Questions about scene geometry

** Start **

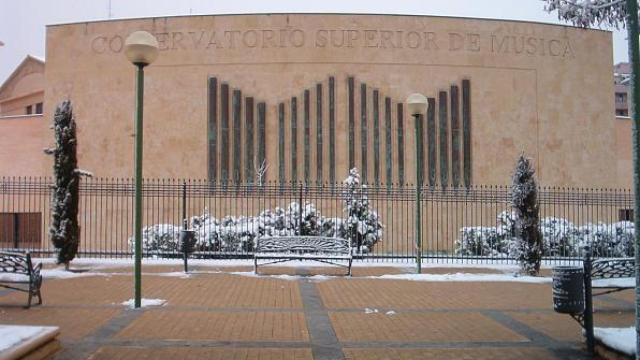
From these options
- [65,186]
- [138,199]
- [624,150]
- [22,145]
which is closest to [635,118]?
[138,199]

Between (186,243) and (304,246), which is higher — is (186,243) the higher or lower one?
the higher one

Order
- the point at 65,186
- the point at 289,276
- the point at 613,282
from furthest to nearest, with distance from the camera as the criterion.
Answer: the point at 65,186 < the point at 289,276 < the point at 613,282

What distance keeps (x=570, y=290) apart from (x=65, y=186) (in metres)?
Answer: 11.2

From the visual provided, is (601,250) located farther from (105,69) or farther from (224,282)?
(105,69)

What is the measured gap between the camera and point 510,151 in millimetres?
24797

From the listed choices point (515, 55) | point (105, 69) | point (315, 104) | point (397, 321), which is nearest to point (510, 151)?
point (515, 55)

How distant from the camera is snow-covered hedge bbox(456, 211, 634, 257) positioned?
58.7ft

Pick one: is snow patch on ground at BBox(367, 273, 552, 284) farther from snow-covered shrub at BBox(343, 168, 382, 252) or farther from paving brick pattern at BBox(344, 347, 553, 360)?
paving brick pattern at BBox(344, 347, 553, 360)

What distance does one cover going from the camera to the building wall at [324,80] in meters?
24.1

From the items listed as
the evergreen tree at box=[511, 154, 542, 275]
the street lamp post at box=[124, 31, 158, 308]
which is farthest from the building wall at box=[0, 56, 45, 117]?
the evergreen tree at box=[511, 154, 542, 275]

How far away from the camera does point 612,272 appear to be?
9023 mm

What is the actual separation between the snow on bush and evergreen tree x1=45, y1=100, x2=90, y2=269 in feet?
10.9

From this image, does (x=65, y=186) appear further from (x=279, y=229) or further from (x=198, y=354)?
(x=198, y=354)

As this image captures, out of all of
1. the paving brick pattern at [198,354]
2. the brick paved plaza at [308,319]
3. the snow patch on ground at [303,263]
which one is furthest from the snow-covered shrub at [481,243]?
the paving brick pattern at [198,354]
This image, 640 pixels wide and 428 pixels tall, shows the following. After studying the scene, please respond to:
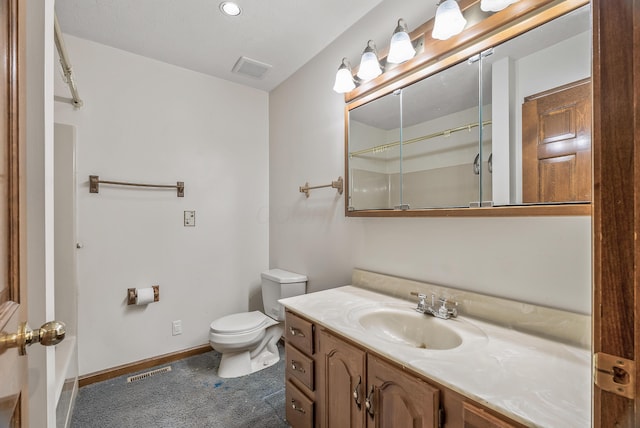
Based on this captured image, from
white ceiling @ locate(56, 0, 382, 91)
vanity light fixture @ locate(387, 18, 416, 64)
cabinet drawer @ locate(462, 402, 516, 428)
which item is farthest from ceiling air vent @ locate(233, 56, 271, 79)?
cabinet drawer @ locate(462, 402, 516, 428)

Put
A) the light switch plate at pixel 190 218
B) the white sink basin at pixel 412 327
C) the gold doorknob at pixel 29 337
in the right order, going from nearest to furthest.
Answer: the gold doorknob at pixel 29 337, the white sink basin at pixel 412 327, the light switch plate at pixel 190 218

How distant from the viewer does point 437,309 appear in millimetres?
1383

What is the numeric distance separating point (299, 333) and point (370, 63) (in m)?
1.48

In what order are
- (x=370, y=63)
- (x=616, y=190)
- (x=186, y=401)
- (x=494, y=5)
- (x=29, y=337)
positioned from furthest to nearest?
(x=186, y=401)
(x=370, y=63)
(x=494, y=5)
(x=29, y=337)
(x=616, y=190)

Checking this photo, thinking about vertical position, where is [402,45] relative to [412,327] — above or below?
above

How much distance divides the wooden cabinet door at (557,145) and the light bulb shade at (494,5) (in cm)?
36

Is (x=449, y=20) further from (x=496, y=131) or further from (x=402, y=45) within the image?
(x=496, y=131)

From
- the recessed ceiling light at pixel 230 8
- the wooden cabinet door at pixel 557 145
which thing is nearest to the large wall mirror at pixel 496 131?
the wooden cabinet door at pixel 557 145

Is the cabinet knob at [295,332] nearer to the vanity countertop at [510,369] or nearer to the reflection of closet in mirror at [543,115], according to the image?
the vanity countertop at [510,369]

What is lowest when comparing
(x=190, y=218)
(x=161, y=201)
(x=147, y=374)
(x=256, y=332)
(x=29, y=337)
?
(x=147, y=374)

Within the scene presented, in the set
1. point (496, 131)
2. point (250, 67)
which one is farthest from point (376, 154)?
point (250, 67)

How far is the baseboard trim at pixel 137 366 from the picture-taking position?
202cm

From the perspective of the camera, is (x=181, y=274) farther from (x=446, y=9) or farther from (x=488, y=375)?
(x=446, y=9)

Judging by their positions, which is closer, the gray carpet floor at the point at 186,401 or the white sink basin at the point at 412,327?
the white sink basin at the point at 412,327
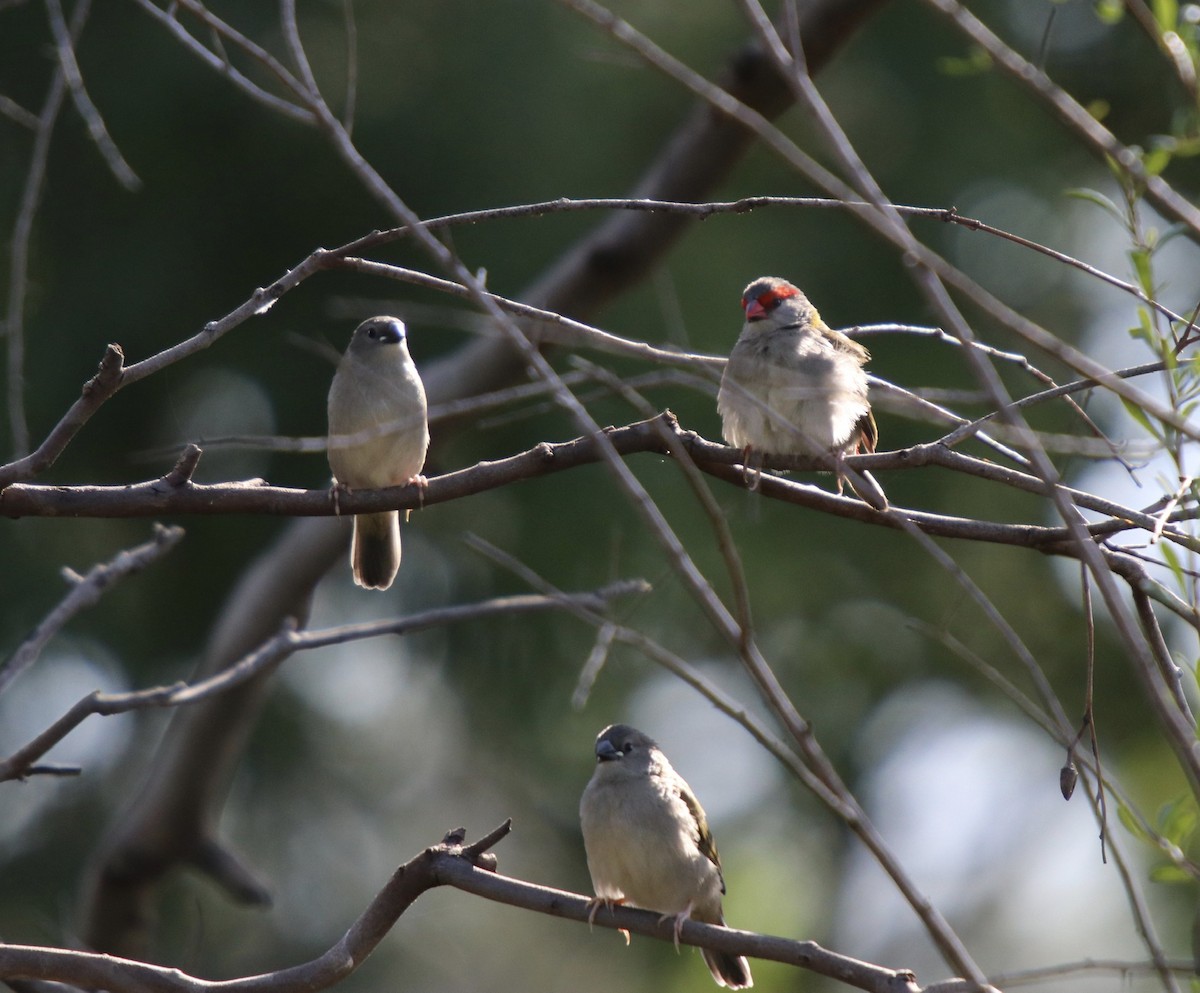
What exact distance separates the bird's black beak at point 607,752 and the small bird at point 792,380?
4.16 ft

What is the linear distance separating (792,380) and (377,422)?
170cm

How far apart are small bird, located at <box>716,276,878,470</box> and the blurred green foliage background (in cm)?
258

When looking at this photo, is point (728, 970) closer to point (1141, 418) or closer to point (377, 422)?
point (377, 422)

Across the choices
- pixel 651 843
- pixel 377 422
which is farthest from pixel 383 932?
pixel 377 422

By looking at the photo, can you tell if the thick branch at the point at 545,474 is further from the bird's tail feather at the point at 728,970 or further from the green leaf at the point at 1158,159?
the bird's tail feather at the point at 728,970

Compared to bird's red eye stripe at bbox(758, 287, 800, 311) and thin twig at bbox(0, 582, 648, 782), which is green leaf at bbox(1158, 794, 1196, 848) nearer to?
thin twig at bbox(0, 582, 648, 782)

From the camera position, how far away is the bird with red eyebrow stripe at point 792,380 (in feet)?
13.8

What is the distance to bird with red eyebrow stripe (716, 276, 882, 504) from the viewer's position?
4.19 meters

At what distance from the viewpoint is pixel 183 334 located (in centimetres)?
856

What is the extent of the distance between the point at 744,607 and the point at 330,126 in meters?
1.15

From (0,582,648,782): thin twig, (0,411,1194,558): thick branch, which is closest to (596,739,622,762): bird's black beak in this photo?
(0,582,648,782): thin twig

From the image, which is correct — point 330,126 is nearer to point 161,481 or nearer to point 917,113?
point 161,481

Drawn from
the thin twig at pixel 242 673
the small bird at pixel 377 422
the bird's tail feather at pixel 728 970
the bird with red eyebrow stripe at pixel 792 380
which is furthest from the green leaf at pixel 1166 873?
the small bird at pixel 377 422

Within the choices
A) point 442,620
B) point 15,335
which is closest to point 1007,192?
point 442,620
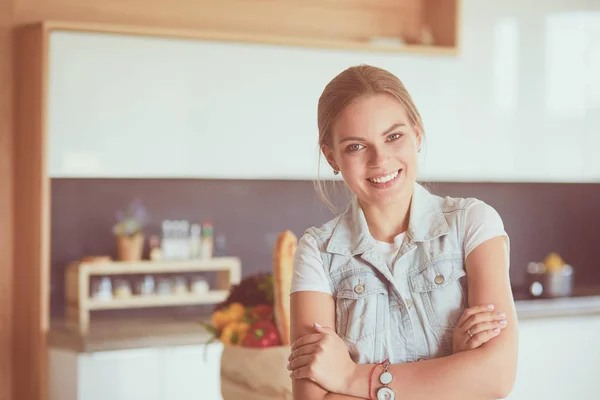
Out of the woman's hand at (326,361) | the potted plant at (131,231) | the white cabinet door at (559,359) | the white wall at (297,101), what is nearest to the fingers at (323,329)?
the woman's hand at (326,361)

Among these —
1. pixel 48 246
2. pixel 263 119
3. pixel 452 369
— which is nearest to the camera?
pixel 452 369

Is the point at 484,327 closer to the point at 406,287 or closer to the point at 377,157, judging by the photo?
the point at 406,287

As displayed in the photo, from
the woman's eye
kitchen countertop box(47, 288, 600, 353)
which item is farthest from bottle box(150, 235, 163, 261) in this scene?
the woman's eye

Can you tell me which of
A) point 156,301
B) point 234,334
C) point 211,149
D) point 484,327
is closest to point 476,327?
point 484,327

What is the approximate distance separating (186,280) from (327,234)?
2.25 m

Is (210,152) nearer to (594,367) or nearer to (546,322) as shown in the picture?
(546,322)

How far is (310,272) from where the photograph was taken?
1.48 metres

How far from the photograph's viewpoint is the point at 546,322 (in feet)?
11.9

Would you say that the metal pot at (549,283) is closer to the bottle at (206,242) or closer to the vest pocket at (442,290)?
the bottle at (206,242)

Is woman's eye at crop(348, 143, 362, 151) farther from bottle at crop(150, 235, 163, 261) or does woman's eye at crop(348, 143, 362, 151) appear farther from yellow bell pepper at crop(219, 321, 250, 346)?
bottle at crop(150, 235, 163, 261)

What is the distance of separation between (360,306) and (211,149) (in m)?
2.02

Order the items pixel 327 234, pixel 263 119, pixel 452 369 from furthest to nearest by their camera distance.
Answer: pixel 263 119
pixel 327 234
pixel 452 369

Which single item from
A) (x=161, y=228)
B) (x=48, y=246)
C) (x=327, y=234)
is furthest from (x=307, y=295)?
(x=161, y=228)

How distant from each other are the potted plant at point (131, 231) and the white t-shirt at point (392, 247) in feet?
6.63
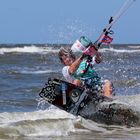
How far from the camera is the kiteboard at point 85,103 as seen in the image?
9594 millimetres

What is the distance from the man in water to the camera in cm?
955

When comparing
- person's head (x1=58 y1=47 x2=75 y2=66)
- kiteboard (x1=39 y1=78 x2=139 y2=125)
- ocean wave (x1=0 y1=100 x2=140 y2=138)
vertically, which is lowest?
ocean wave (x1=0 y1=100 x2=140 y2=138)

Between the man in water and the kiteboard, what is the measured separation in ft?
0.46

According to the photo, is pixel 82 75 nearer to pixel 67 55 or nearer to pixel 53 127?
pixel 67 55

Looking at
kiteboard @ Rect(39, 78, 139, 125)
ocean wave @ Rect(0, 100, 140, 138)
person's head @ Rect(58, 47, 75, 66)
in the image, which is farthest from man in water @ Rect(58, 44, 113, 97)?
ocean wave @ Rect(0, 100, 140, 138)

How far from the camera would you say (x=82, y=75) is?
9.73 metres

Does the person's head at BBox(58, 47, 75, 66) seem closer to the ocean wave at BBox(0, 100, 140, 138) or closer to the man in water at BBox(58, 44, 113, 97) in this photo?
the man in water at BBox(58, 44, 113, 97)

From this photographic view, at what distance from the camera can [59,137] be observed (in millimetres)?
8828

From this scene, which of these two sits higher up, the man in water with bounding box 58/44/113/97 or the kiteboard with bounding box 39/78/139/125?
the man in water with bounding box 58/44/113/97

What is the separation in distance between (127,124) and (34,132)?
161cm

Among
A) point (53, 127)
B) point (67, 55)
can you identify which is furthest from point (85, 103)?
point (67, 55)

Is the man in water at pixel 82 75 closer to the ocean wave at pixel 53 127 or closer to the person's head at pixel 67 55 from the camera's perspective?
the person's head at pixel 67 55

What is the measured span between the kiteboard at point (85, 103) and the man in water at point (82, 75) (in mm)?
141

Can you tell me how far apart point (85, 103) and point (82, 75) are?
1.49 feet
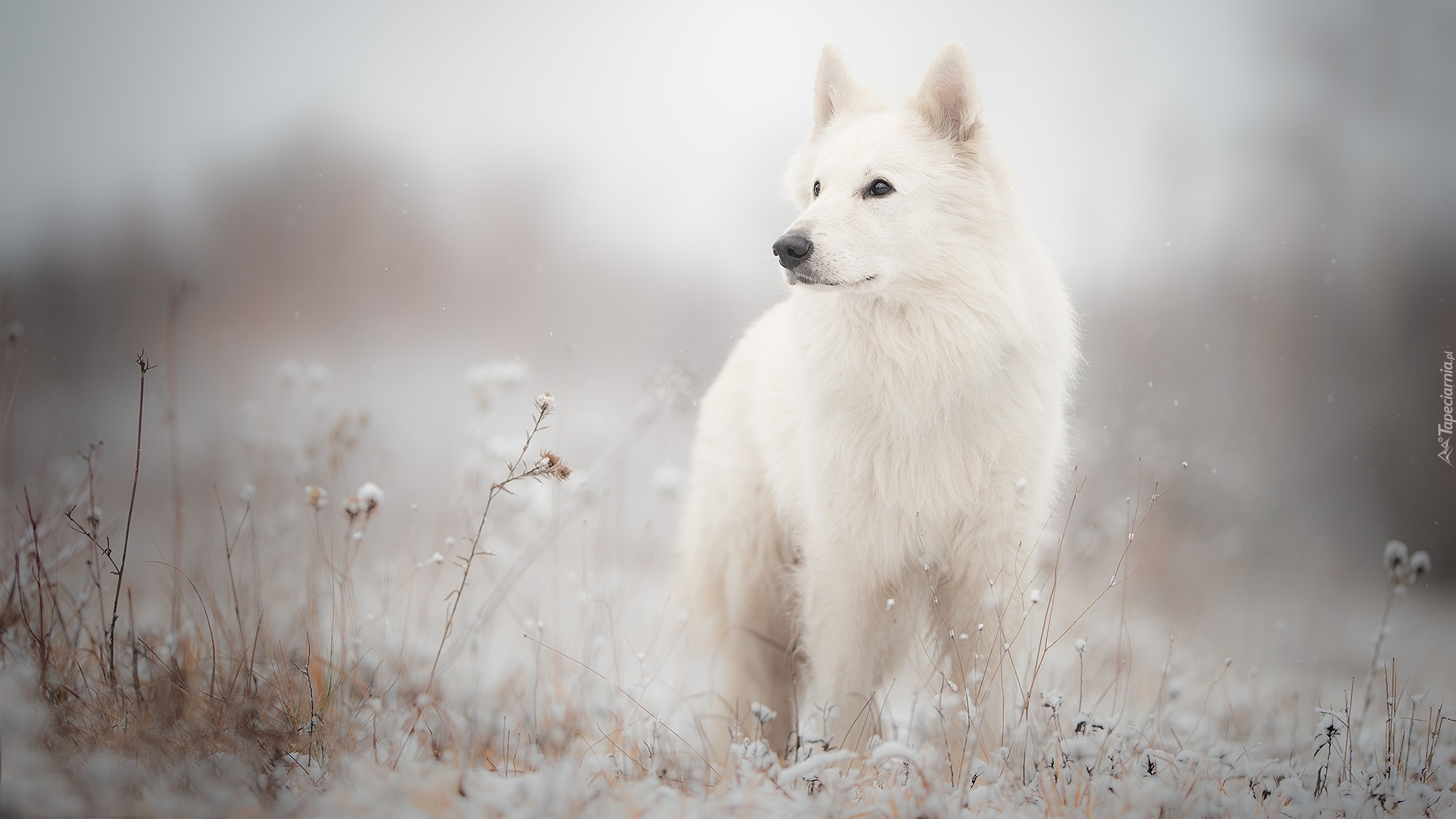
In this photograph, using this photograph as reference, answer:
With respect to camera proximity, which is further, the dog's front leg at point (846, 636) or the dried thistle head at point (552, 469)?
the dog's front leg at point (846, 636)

** End **

What you have to do:
Starting at the line that contains "Between the man", please write out every line to the end of the entries, inclusive, copied exactly and with pictures omitted.

Result of the exercise:
Between the man in water and the kiteboard, what is the measured separation in ft?
0.46

According to the photo, is pixel 82 75 nearer to pixel 67 55 or nearer to pixel 53 127?
pixel 67 55

Looking at
kiteboard @ Rect(39, 78, 139, 125)
ocean wave @ Rect(0, 100, 140, 138)
person's head @ Rect(58, 47, 75, 66)
in the image, which is farthest from man in water @ Rect(58, 44, 113, 97)?
ocean wave @ Rect(0, 100, 140, 138)

How far from the camera would you say (x=82, y=75) is?
9.73 metres

Does the person's head at BBox(58, 47, 75, 66) seem closer to the ocean wave at BBox(0, 100, 140, 138) or closer to the man in water at BBox(58, 44, 113, 97) in this photo?
the man in water at BBox(58, 44, 113, 97)

From this photographic view, at what distance from the camera can [59,137] be observed (in millimetres)?
8828

From this scene, which of these two sits higher up, the man in water with bounding box 58/44/113/97 or the kiteboard with bounding box 39/78/139/125?
the man in water with bounding box 58/44/113/97

What is the separation in distance between (127,124) and (34,132)?
161cm

Among
A) point (53, 127)
B) point (67, 55)
can you identify which is furthest from point (85, 103)?
point (67, 55)

Is the man in water at pixel 82 75 closer to the ocean wave at pixel 53 127 or closer to the person's head at pixel 67 55 from the camera's perspective?
the person's head at pixel 67 55

What is the measured span between the kiteboard at point (85, 103) and the man in water at point (82, 75) (in mm)?
141

Can you tell me how far apart point (85, 103) and point (82, 75) are?
1.49 feet
In this photograph, using this photograph as reference, answer:
With respect to camera proximity, which is further, the dog's front leg at point (846, 636) or the dried thistle head at point (552, 469)?
the dog's front leg at point (846, 636)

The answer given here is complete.